Davis returned to the Division of Infectious Diseases and in 1954, was appointed chief of the Laboratory of Infectious Diseases, National Microbiological Institute. In 1956, he was named associate director in charge of research for the institute, now called the National Institute of Allergy and Infectious Diseases. In 1962, Davis became director of intramural research, and in 1964, NIAID Director. Awarded Public Health Service Meritorious Service Medal in 1967. Awarded in 1971 the Public Health Service Distinguished Service Medal.

In the 1960s, cellular immunology was offering scientists new ways to study various disorders. Davis established the first allergic disease centers at universities and medical centers around the United States to help translate basic research findings into new treatments.
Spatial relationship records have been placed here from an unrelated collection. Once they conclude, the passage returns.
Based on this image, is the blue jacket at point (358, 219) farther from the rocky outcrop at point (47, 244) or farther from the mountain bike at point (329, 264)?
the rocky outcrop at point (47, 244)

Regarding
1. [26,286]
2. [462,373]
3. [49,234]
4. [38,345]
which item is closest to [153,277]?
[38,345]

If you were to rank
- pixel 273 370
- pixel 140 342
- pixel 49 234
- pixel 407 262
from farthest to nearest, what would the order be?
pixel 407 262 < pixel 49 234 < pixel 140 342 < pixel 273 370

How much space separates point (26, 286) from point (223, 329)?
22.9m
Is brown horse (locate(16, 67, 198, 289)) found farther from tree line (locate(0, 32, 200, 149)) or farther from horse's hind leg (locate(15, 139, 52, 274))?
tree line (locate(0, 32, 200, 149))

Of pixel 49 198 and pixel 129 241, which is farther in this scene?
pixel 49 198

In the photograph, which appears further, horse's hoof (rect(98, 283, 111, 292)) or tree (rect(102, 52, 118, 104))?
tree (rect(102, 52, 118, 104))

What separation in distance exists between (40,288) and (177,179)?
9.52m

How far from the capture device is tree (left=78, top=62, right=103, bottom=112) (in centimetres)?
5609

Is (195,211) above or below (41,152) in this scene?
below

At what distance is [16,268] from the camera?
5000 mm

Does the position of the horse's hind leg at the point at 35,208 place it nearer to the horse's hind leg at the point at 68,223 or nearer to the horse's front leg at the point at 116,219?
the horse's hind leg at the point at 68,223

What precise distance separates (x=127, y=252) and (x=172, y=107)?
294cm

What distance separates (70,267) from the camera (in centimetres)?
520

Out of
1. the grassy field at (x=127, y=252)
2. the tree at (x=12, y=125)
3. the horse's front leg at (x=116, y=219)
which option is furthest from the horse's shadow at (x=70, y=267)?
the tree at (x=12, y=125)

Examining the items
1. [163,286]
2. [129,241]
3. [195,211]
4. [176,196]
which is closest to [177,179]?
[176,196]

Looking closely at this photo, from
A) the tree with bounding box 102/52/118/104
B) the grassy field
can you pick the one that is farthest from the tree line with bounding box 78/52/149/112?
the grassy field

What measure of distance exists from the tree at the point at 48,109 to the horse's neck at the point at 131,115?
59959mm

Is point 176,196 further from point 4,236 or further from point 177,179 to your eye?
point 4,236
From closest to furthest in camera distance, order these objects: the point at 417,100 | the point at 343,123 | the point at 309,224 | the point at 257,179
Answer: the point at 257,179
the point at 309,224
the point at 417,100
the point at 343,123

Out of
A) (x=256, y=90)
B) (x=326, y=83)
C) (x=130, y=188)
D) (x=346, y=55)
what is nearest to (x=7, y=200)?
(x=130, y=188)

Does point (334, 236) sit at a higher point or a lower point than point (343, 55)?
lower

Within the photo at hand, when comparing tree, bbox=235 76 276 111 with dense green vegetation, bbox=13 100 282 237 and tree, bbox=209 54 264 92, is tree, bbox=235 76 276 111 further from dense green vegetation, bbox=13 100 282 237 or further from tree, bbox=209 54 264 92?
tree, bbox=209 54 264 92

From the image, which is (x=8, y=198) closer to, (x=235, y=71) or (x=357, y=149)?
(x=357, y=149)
Nationwide research centers to study sexually transmitted diseases and influenza also were established. During this time, the Institute took over management of two international research programs: the U.S.-Japan Cooperative Medical Science Program and the International Centers for Medical Research and Training. Davis left NIAID in 1975 when he retired from PHS as assistant surgeon general.

== Personal life ==
He died from cancer April 11, 1990 at Bethesda Naval Hospital near Washington DC.